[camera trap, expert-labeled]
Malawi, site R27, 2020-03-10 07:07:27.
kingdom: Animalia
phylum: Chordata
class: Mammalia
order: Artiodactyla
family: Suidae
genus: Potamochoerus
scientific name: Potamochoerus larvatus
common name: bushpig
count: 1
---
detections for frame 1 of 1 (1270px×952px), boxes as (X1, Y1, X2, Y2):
++++++
Give the entries again in full, with nothing changed.

[camera trap, expert-labeled]
Malawi, site R27, 2020-03-10 07:07:27.
kingdom: Animalia
phylum: Chordata
class: Mammalia
order: Artiodactyla
family: Suidae
genus: Potamochoerus
scientific name: Potamochoerus larvatus
common name: bushpig
count: 1
---
detections for frame 1 of 1 (1270px×952px), boxes as (X1, Y1, X2, Y2):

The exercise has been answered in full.